Astronomy 101: Planets

In this episode, explore the variety of worlds both within our stellar neighborhood and throughout the galaxy and learn about the controversy around the definition of a planet.
By | Published: January 30, 2012 | Last updated on May 18, 2023
The planets of our solar system

Almost everyone can rattle off at least some of the planets in our solar system. But the formal definition of the word was only recently set, and even professional astronomers sometimes disagree. So, what do we mean by planet?

The word planet comes from the Greek term asteres planetai, which means “wandering star.” Greek skygazers were intimately familiar with the night sky — no light pollution back then! — so they noticed that while most of the stars remained motionless relative to each other, some objects seemed to wander among them. Now known as the classical planets, the Greeks named these objects after their gods: swift Mercury, beautiful Venus, warlike Mars, powerful Jupiter, and bountiful Saturn.

Uranus (left) and Neptune, the two planets discovered through advancements in observing technology

Eventually, as science and observing technology progressed, more planets joined this cast. In 1781, British astronomer William Herschel spotted Uranus through his telescope, although at first he thought it was a comet. Some six decades later, in 1846, French mathematician Urbain Joseph Le Verrier predicted an eighth planet and sent the details to Johann Gottfried Galle at the Berlin Observatory, who discovered Neptune that night. Finally, in 1930 an American named Clyde Tombaugh discovered the ninth planet, Pluto.

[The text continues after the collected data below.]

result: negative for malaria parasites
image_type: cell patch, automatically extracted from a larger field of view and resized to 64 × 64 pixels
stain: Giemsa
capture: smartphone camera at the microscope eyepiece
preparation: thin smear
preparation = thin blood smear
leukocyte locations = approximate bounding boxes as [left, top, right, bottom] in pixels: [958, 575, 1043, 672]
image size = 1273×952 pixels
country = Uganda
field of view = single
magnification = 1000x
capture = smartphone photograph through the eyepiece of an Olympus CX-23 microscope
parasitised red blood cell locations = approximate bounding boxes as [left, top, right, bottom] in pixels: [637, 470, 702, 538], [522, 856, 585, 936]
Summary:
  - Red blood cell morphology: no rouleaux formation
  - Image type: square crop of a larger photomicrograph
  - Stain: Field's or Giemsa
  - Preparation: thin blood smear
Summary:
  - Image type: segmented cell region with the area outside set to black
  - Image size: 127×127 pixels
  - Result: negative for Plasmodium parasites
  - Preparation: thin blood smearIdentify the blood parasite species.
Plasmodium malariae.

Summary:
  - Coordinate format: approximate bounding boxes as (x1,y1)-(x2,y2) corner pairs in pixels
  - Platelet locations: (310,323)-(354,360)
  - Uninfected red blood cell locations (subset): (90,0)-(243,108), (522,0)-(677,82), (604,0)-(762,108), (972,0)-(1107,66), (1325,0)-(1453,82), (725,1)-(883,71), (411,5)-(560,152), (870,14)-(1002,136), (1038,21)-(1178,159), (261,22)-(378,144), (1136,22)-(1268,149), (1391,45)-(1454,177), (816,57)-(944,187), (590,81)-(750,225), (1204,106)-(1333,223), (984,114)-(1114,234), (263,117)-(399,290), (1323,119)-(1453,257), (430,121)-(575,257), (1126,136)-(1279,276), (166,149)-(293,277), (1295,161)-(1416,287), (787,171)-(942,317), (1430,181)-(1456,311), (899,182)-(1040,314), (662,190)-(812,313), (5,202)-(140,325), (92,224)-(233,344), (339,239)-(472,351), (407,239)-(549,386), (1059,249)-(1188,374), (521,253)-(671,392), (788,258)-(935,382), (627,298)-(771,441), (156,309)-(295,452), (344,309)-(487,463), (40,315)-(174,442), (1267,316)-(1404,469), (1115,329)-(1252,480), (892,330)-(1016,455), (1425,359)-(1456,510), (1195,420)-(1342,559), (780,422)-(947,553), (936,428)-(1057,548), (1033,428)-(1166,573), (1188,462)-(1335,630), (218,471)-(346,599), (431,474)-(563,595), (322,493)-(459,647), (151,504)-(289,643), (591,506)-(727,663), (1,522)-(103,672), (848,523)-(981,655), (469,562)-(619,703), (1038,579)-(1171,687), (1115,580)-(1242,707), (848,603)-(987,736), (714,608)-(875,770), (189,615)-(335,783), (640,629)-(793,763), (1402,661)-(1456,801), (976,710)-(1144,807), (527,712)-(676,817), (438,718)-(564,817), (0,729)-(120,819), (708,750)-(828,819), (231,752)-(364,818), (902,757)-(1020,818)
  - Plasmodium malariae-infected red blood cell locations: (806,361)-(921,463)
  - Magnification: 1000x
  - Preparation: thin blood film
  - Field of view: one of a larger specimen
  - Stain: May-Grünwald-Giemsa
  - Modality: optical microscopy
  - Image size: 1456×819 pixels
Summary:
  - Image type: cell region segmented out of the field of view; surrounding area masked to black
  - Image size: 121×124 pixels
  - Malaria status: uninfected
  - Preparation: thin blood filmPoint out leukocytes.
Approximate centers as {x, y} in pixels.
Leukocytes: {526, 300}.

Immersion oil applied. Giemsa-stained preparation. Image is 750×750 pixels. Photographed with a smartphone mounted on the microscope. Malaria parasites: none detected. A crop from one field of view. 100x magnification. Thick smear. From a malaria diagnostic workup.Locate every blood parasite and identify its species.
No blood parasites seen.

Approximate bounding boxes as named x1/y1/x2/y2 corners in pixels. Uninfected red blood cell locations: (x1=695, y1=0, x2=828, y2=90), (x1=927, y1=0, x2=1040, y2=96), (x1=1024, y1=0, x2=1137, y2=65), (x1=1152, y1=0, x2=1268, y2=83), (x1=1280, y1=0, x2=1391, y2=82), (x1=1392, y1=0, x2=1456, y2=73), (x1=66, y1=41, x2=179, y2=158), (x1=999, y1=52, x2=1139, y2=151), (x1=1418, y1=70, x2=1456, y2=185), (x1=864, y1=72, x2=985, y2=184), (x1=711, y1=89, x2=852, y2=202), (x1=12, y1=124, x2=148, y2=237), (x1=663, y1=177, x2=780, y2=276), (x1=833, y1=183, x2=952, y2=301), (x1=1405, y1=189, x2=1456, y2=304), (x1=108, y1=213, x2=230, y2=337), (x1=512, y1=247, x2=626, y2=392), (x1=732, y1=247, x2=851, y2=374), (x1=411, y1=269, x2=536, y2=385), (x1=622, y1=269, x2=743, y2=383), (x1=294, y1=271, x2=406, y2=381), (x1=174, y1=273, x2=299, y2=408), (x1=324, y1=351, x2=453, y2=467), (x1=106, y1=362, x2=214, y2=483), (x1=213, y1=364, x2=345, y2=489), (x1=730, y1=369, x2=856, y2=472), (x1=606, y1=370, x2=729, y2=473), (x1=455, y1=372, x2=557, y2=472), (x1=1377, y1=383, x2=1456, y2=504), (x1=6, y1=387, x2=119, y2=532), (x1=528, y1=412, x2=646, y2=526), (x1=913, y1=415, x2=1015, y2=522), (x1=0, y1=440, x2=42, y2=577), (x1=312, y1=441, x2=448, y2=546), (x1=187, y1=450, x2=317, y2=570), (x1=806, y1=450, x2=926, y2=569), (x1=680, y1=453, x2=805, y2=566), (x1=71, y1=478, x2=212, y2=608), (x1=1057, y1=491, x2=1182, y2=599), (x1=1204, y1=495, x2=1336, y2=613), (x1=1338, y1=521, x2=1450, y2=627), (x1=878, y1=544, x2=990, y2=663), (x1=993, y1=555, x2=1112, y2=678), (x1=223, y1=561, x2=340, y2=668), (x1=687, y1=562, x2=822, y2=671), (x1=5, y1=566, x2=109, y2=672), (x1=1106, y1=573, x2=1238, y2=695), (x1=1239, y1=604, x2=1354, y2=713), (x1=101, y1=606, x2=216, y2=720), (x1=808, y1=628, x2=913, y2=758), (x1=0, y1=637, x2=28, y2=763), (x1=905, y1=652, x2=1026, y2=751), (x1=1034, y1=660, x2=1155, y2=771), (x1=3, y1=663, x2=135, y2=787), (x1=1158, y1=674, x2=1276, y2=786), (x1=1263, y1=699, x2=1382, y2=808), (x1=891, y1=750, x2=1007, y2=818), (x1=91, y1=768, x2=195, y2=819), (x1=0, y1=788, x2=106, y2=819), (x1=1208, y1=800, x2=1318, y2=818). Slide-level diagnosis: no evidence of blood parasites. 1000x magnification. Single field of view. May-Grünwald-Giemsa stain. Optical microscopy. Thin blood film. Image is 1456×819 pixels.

But wait, Pluto’s no longer a major planet! In 2006, the International Astronomical Union, or IAU, officially voted on the definition of a planet. The new requirements for planetary status — an orbit around the Sun, an overall spherical shape, and an orbital area clear of debris — exclude Pluto. Overnight, it was “demoted” to dwarf planet status. The decision had scientific merits, but proved hugely controversial, both among astronomers and the public.

The first exoplanet outside our solar system orbits a pulsar

This definition of “planet” also proves problematic because of recent advances in exoplanetology, the study of planets outside our solar system. Ever since 1992, when researchers discovered planets around a pulsar, the list of known exoplanets has grown to more than 700 at NASA’s last count. (Probably more by the time you see this video.) But because they don’t orbit our Sun, none of them meets the IAU’s definition of planet.

Regardless, astronomers can study some of these worlds in great detail, learning their global temperatures, their weather patterns, and their eventual fate. Current tools are so advanced that scientists have found planets wandering alone in open space, as well as planets still in the process of forming around their host stars. A few of the discoveries might turn out to be similar to Earth, but so far we’re still looking for a true Earth-like planet. With all this planetary data, it’s likely the IAU will have to revisit its definition at some point, but till then there will remain only eight official planets in the universe.